**Goal:**
Edit the stretch from the line containing "How far from the viewer" through the end of the rows: replace "pointed arch window" with "lancet window" and reproduce those lines with nothing else changed.

(Rows from a data collection)

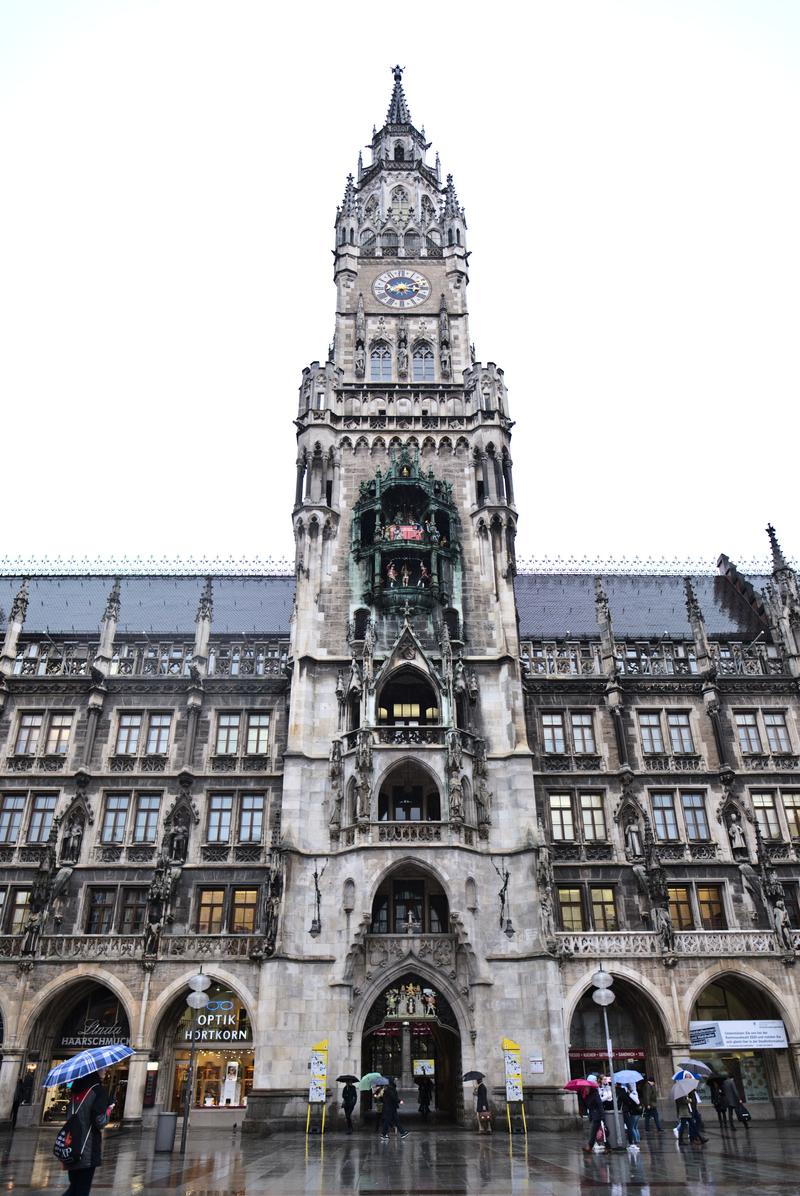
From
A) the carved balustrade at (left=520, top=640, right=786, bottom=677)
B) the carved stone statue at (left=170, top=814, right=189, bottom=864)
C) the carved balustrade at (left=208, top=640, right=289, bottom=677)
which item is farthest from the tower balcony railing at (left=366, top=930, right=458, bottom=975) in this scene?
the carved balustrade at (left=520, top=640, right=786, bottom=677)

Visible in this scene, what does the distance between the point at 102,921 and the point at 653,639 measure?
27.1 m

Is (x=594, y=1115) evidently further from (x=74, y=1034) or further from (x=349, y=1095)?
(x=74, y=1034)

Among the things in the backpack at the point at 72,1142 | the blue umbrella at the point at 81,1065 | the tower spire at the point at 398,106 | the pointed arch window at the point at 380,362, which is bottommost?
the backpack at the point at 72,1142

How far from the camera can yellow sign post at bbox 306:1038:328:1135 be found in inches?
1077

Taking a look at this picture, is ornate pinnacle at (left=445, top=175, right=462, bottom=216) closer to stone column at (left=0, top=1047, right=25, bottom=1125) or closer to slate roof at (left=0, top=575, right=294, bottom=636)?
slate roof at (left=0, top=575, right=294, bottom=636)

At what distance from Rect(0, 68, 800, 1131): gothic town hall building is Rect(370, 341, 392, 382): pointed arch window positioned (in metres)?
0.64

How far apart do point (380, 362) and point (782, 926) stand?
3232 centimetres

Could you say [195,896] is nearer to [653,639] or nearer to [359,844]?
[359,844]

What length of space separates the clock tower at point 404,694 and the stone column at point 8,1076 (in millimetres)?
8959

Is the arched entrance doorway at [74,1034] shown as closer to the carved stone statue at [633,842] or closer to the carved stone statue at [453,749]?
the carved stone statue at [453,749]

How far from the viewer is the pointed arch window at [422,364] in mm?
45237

**Reply:**
How far from the viewer is the lancet window at [422,364] in mm?
45237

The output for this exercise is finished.